Chacun se demande si M. Trump n’a pas ouvert la boîte de Pandore tant Jérusalem, avec ses lieux saints pour les juifs, les chrétiens et les musulmans, constitue un sujet passionnel. Malgré les mises en garde venues de toutes parts, le président américain a ordonné mercredi soir le futur transfert de l’ambassade des Etats-Unis de Tel-Aviv à Jérusalem, rompant avec presque 70 ans de diplomatie américaine et se singularisant de la communauté internationale. « L’Amérique est devenue un tout petit pays », a réagi Salah Zuhikeh, 55 ans, dans la Vieille ville de Jérusalem, où magasins et écoles sont restés fermés. Les Palestiniens revendiquent Jérusalem-Est comme la capitale de l’Etat auquel ils aspirent. Israël proclame tout Jérusalem comme sa capitale « éternelle et indivisible ».

Accord « ultime »

Depuis la création de l’Etat d’Israël en 1948, la communauté internationale s’est gardée de reconnaître Jérusalem comme capitale. Elle considère que la question du « statut final » de Jérusalem, l’une des plus épineuses du conflit israélo-palestinien, doit être négociée.

Le président palestinien Abbas a estimé que les Américains étaient à présent discrédités pour continuer à jouer un rôle de médiateur dans le processus de paix. Un cadre du parti palestinien Fatah a affirmé jeudi que le vice-président américain Mike Pence n’était « pas le bienvenu en Palestine », après la décision du président Trump.

Une visite de M. Pence en Israël et dans les territoires palestiniens est prévue durant la deuxième moitié de décembre. Le président palestinien et chef du Fatah, Mahmoud Abbas, n’a pas mentionné la visite de M. Pence dans sa réaction mercredi à la déclaration de M. Trump. Son bureau n’était pas joignable jeudi soir pour réagir aux déclarations de Jibril Rajoub. La Maison Blanche a de son côté estimé jeudi qu’une éventuelle annulation de la rencontre entre Mike Pence et M. Abbas serait « contre-productive.

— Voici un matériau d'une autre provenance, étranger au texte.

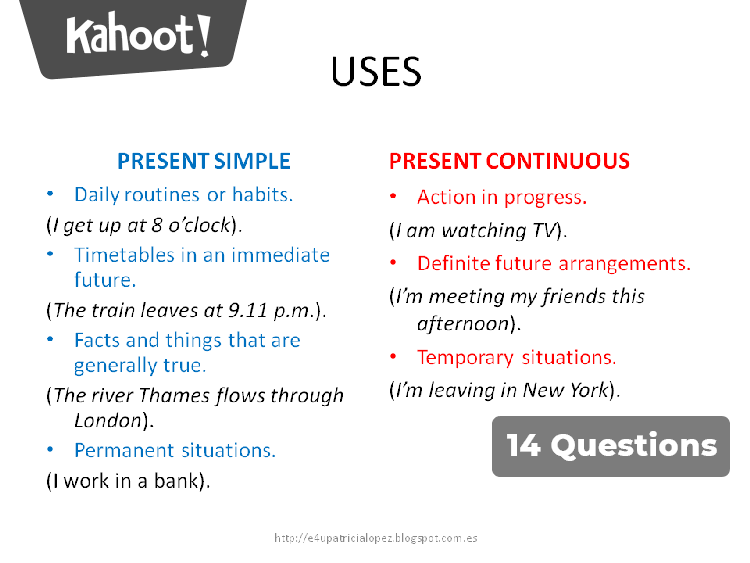 Kahoot!

USES

PRESENT SIMPLE

• Daily routines or habits.

(I get up at 8 o'clock).

• Timetables in an immediate future.

(The train leaves at 9.11 p.m.).

• Facts and things that are generally true.

(The river Thames flows through London).

• Permanent situations.

(I work in a bank).

PRESENT CONTINUOUS

• Action in progress.

(I am watching TV).

• Definite future arrangements.

(I'm meeting my friends this afternoon).

• Temporary situations.

(I'm leaving in New York).

14 Questions

http://e4upatricialopez.blogspot.com.es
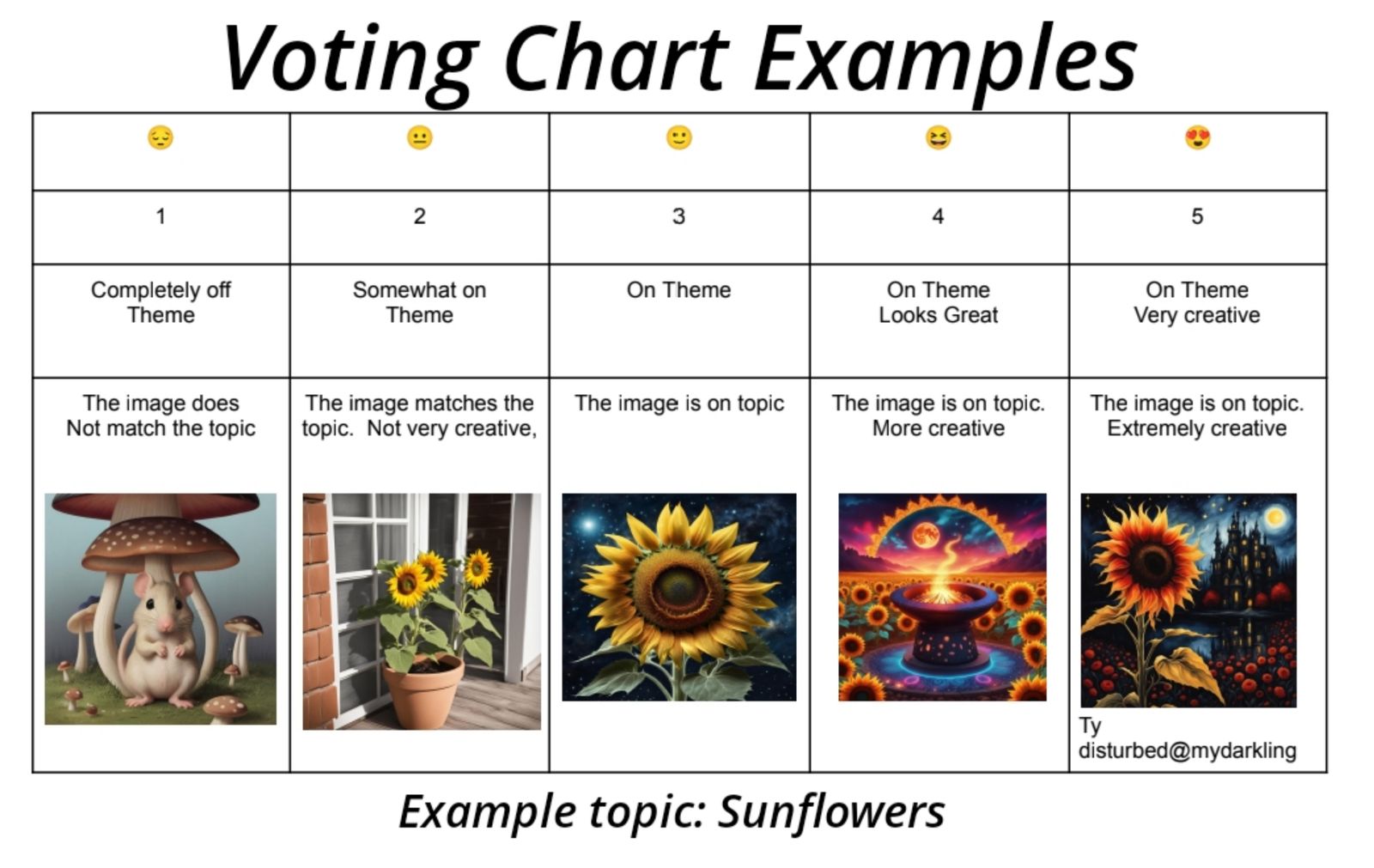 Voting Chart Examples

| 😔 | 😐 | 🙂 | 😆 | 😍 |
|---|---|---|---|---|
| 1 | 2 | 3 | 4 | 5 |
| Completely off Theme | Somewhat on Theme | On Theme | On Theme Looks Great | On Theme Very creative |
| The image does Not match the topic | The image matches the topic. Not very creative, | The image is on topic | The image is on topic. More creative | The image is on topic. Extremely creative Ty disturbed@mydarkling |

Example topic: Sunflowers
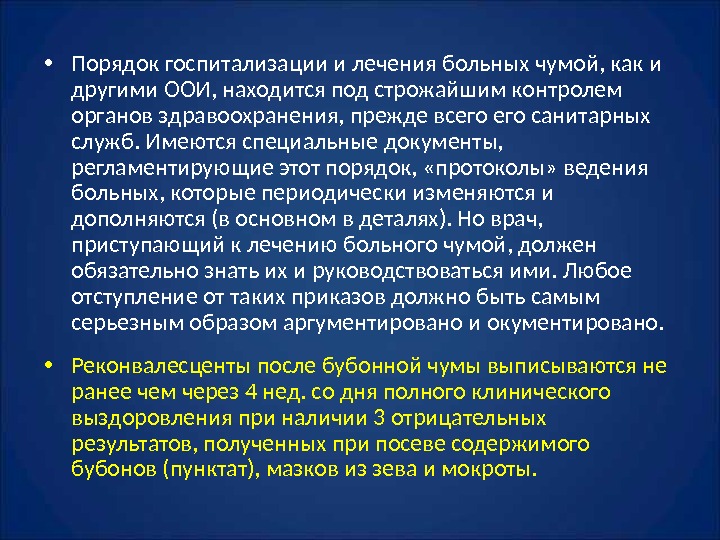 • Порядок госпитализации и лечения больных чумой, как и другими ООИ, находится под строжайшим контролем органов здравоохранения, прежде всего его санитарных служб. Имеются специальные документы, регламентирующие этот порядок, «протоколы» ведения больных, которые периодически изменяются и дополняются (в основном в деталях). Но врач, приступающий к лечению больного чумой, должен обязательно знать их и руководствоваться ими. Любое отступление от таких приказов должно быть самым серьезным образом аргументировано и окументировано.

• Реконвалесценты после бубонной чумы выписываются не ранее чем через 4 нед. со дня полного клинического выздоровления при наличии 3 отрицательных результатов, полученных при посеве содержимого бубонов (пунктат), мазков из зева и мокроты.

Le Premier ministre israélien Benjamin Netanyahu s’est lui réjoui du fait que « le président Trump (soit) entré à jamais dans l’histoire de notre capitale ». Israéliens et Palestiniens n’ont plus de négociation substantielle depuis 2014 mais M. Trump a proclamé sa volonté de présider à l’accord diplomatique « ultime ». Ses émissaires, dont son gendre Jared Kushner, s’efforcent depuis des mois de ranimer cette entreprise de paix moribonde, sans faire part de leurs intentions. « Mais comment puis-je m’asseoir en face de ces gens s’ils m’imposent l’avenir de Jérusalem comme capitale d’Israël? », s’est demandé le négociateur en chef palestinien, Saëb Erakat. Et la vague de protestation risque de se poursuivre: Hassan Nasrallah, leader du mouvement chiite libanais Hezbollah, ennemi juré d’Israël, a de son côté appelé à « une manifestation populaire massive » lundi à Beyrouth contre l' »agression américaine ».